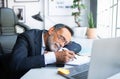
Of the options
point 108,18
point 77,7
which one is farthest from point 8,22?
point 108,18

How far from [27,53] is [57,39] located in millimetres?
267

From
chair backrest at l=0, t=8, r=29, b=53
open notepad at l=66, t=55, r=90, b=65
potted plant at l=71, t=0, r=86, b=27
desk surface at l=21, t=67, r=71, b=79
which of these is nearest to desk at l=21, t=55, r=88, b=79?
desk surface at l=21, t=67, r=71, b=79

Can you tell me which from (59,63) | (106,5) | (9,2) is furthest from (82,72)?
(9,2)

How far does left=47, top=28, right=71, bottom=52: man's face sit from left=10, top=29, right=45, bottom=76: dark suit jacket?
0.26ft

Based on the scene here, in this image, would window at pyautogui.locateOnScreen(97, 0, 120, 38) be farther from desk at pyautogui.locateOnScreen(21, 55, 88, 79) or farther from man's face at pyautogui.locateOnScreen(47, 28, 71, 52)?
desk at pyautogui.locateOnScreen(21, 55, 88, 79)

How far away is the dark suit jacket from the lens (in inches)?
51.3

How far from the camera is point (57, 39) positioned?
159 centimetres

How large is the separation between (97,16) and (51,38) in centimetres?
181

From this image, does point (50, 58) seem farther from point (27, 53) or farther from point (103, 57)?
point (103, 57)

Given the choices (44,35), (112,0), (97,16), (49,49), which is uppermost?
(112,0)

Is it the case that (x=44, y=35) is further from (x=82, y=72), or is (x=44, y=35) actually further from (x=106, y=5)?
(x=106, y=5)

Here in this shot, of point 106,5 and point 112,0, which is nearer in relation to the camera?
point 112,0

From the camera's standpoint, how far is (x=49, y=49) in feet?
5.23

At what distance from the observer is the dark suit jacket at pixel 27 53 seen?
51.3 inches
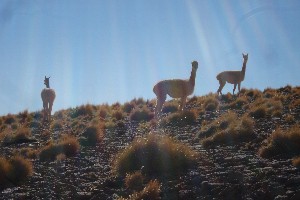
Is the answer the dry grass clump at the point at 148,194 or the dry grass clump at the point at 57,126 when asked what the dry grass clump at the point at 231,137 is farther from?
the dry grass clump at the point at 57,126

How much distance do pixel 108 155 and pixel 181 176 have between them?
157 inches

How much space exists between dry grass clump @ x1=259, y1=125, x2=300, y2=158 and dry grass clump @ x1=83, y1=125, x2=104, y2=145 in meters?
7.18

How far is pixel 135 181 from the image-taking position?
8.71 m

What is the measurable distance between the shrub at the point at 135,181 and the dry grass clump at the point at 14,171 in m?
2.76

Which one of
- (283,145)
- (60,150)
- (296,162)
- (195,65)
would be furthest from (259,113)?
(296,162)

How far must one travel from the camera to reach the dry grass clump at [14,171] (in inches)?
391

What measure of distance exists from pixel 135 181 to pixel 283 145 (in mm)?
3535

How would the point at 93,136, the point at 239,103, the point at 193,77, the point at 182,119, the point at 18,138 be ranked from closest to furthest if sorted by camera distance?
the point at 93,136, the point at 18,138, the point at 182,119, the point at 193,77, the point at 239,103

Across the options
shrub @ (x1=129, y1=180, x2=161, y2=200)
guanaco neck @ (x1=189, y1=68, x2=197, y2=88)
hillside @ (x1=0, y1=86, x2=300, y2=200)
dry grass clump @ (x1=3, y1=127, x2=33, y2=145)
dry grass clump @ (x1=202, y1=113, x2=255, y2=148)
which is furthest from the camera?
guanaco neck @ (x1=189, y1=68, x2=197, y2=88)

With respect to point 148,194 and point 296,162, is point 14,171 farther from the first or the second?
point 296,162

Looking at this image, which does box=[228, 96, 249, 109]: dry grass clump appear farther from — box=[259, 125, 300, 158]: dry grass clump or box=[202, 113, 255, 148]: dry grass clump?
box=[259, 125, 300, 158]: dry grass clump

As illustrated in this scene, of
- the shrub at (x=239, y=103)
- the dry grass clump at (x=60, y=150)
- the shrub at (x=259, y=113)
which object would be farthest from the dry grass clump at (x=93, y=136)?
the shrub at (x=239, y=103)

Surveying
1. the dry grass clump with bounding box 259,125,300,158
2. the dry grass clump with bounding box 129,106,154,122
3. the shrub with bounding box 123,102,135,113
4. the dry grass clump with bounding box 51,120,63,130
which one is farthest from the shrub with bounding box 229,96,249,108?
the dry grass clump with bounding box 259,125,300,158

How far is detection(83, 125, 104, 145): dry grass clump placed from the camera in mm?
15852
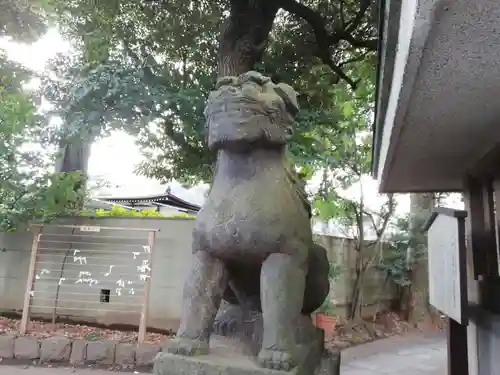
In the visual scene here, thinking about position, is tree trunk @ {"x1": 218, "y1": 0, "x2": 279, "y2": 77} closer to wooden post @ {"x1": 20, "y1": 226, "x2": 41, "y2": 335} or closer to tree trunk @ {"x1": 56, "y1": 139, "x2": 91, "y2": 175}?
wooden post @ {"x1": 20, "y1": 226, "x2": 41, "y2": 335}

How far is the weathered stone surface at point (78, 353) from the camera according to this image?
4.82 metres

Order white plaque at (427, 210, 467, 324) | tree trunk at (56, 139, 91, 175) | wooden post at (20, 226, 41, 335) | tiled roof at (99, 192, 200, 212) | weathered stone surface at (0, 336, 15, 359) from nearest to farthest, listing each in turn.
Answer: white plaque at (427, 210, 467, 324) < weathered stone surface at (0, 336, 15, 359) < wooden post at (20, 226, 41, 335) < tree trunk at (56, 139, 91, 175) < tiled roof at (99, 192, 200, 212)

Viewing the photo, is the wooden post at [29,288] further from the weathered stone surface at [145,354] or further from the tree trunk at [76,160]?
the tree trunk at [76,160]

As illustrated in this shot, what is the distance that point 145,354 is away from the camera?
15.6ft

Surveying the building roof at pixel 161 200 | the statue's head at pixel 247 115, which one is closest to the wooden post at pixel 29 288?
the statue's head at pixel 247 115

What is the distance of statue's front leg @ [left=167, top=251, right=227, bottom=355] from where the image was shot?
1.94 m

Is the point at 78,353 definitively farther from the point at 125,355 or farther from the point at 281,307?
the point at 281,307

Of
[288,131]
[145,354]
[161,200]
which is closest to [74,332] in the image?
[145,354]

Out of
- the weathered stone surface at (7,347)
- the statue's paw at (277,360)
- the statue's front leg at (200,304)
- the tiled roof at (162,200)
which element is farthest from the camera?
the tiled roof at (162,200)

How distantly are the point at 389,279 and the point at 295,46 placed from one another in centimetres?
601

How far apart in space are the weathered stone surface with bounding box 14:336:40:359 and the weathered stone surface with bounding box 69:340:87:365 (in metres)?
0.38

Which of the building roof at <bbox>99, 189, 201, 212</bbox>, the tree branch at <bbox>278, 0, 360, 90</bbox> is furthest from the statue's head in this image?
the building roof at <bbox>99, 189, 201, 212</bbox>

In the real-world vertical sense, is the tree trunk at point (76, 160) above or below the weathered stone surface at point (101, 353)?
above

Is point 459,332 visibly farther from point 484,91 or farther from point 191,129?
point 191,129
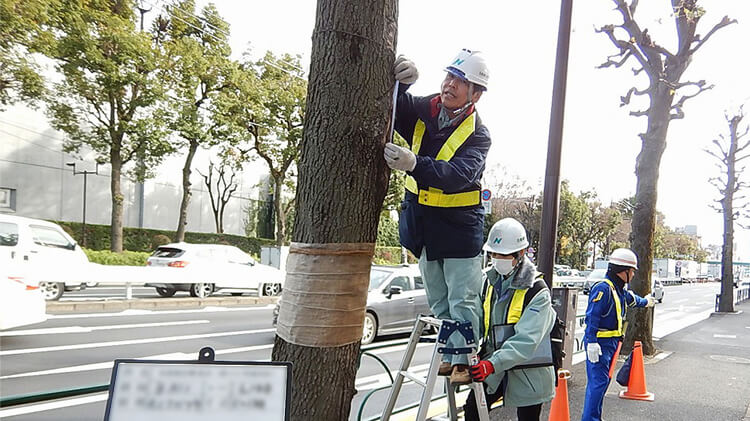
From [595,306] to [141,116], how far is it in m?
21.2

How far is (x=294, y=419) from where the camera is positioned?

_What is asked_. Present every line of the records above as a numbered list, omitting the blank lines and leaving out the pictures.

_Answer_.
1. Of the options
2. point 108,18
3. point 77,7
4. which one is farthest from point 8,22?
5. point 108,18
6. How far from [27,53] is [57,39] located in millimetres?
7. 267
8. From
9. chair backrest at l=0, t=8, r=29, b=53
10. open notepad at l=66, t=55, r=90, b=65
11. potted plant at l=71, t=0, r=86, b=27
12. desk surface at l=21, t=67, r=71, b=79
13. which of these is nearest to desk at l=21, t=55, r=88, b=79?
14. desk surface at l=21, t=67, r=71, b=79
15. Can you tell me which from (59,63) | (106,5) | (9,2) is furthest from (82,72)?
16. (9,2)
17. How far does left=47, top=28, right=71, bottom=52: man's face sit from left=10, top=29, right=45, bottom=76: dark suit jacket?
18. 0.26ft
19. Based on the scene here, in this image, would window at pyautogui.locateOnScreen(97, 0, 120, 38) be farther from desk at pyautogui.locateOnScreen(21, 55, 88, 79) or farther from man's face at pyautogui.locateOnScreen(47, 28, 71, 52)?
20. desk at pyautogui.locateOnScreen(21, 55, 88, 79)
21. How far away is the dark suit jacket from the lens (in inches)?
22. 51.3
23. How far from the camera is point (57, 39) positioned?
24. 159 centimetres
25. How large is the separation between (97,16) and (51,38) in centimetres?
26. 181
27. From this image, does point (50, 58) seem farther from point (27, 53) or farther from point (103, 57)?
28. point (103, 57)
29. Given the choices (44,35), (112,0), (97,16), (49,49), which is uppermost?
30. (112,0)
31. Is it the case that (x=44, y=35) is further from (x=82, y=72), or is (x=44, y=35) actually further from (x=106, y=5)?
32. (x=106, y=5)
33. Here in this shot, of point 106,5 and point 112,0, which is nearer in relation to the camera?
34. point 112,0
35. From the camera's standpoint, how far is (x=49, y=49) in feet?
36. 5.23
37. At what distance from the observer is the dark suit jacket at pixel 27 53 seen?
38. 51.3 inches
39. Is the answer the dry grass clump at the point at 148,194 or the dry grass clump at the point at 57,126 when asked what the dry grass clump at the point at 231,137 is farther from?
40. the dry grass clump at the point at 57,126
41. How much distance do pixel 108 155 and pixel 181 176 have between them?
42. 157 inches
43. How much space exists between dry grass clump @ x1=259, y1=125, x2=300, y2=158 and dry grass clump @ x1=83, y1=125, x2=104, y2=145 in meters?
44. 7.18
45. How far is pixel 135 181 from the image-taking position?
46. 8.71 m
47. What is the measurable distance between the shrub at the point at 135,181 and the dry grass clump at the point at 14,171 in m?
48. 2.76
49. Which one of
50. - (283,145)
51. - (60,150)
52. - (296,162)
53. - (195,65)
54. would be furthest from (259,113)?
55. (296,162)
56. How far must one travel from the camera to reach the dry grass clump at [14,171] (in inches)?
57. 391
58. What measure of distance exists from pixel 135 181 to pixel 283 145 (in mm)?
59. 3535
60. How would the point at 93,136, the point at 239,103, the point at 193,77, the point at 182,119, the point at 18,138 be ranked from closest to furthest if sorted by camera distance?
61. the point at 93,136, the point at 18,138, the point at 182,119, the point at 193,77, the point at 239,103
62. Across the options
63. shrub @ (x1=129, y1=180, x2=161, y2=200)
64. guanaco neck @ (x1=189, y1=68, x2=197, y2=88)
65. hillside @ (x1=0, y1=86, x2=300, y2=200)
66. dry grass clump @ (x1=3, y1=127, x2=33, y2=145)
67. dry grass clump @ (x1=202, y1=113, x2=255, y2=148)
68. which is furthest from the camera?
69. guanaco neck @ (x1=189, y1=68, x2=197, y2=88)
70. With respect to point 148,194 and point 296,162, is point 14,171 farther from the first or the second?
71. point 296,162
72. Looking at this image, which does box=[228, 96, 249, 109]: dry grass clump appear farther from — box=[259, 125, 300, 158]: dry grass clump or box=[202, 113, 255, 148]: dry grass clump?
73. box=[259, 125, 300, 158]: dry grass clump
74. As illustrated in this scene, of
75. - the shrub at (x=239, y=103)
76. - the dry grass clump at (x=60, y=150)
77. - the shrub at (x=259, y=113)
78. which object would be farthest from the dry grass clump at (x=93, y=136)?
79. the shrub at (x=239, y=103)
80. Surveying
81. 1. the dry grass clump with bounding box 259,125,300,158
82. 2. the dry grass clump with bounding box 129,106,154,122
83. 3. the shrub with bounding box 123,102,135,113
84. 4. the dry grass clump with bounding box 51,120,63,130
85. which one is farthest from the shrub with bounding box 229,96,249,108?
86. the dry grass clump with bounding box 259,125,300,158
87. How far is detection(83, 125, 104, 145): dry grass clump placed from the camera in mm?
88. 15852
89. In the visual scene here, thinking about position, is tree trunk @ {"x1": 218, "y1": 0, "x2": 279, "y2": 77} closer to wooden post @ {"x1": 20, "y1": 226, "x2": 41, "y2": 335} or closer to tree trunk @ {"x1": 56, "y1": 139, "x2": 91, "y2": 175}?
90. wooden post @ {"x1": 20, "y1": 226, "x2": 41, "y2": 335}
91. How far is the weathered stone surface at point (78, 353) from the camera according to this image?
92. 4.82 metres
93. Order white plaque at (427, 210, 467, 324) | tree trunk at (56, 139, 91, 175) | wooden post at (20, 226, 41, 335) | tiled roof at (99, 192, 200, 212) | weathered stone surface at (0, 336, 15, 359) from nearest to farthest, listing each in turn.
94. Answer: white plaque at (427, 210, 467, 324) < weathered stone surface at (0, 336, 15, 359) < wooden post at (20, 226, 41, 335) < tree trunk at (56, 139, 91, 175) < tiled roof at (99, 192, 200, 212)
95. Viewing the photo, is the wooden post at [29,288] further from the weathered stone surface at [145,354] or further from the tree trunk at [76,160]?
96. the tree trunk at [76,160]
97. As illustrated in this shot, what is the distance that point 145,354 is away from the camera?
98. 15.6ft
99. Surveying the building roof at pixel 161 200 | the statue's head at pixel 247 115, which one is closest to the wooden post at pixel 29 288?
100. the statue's head at pixel 247 115
101. What is the distance of statue's front leg @ [left=167, top=251, right=227, bottom=355] from where the image was shot?
102. 1.94 m
103. Is the point at 78,353 definitively farther from the point at 125,355 or farther from the point at 281,307?
104. the point at 281,307
105. Of
106. [288,131]
107. [145,354]
108. [161,200]
109. which is closest to [74,332] in the image?
110. [145,354]
111. Out of
112. - the weathered stone surface at (7,347)
113. - the statue's paw at (277,360)
114. - the statue's front leg at (200,304)
115. - the tiled roof at (162,200)
116. which element is farthest from the camera?
117. the tiled roof at (162,200)
118. How distantly are the point at 389,279 and the point at 295,46 placed from one another in centimetres?
119. 601
120. How far apart in space are the weathered stone surface with bounding box 14:336:40:359 and the weathered stone surface with bounding box 69:340:87:365 (in metres)?
121. 0.38
122. Which of the building roof at <bbox>99, 189, 201, 212</bbox>, the tree branch at <bbox>278, 0, 360, 90</bbox> is furthest from the statue's head in this image?
123. the building roof at <bbox>99, 189, 201, 212</bbox>
124. In the real-world vertical sense, is the tree trunk at point (76, 160) above or below the weathered stone surface at point (101, 353)?
125. above
126. Is point 459,332 visibly farther from point 484,91 or farther from point 191,129?
127. point 191,129
128. From [595,306] to [141,116], how far is it in m?
129. 21.2
130. How far is (x=294, y=419) from where the camera is positioned?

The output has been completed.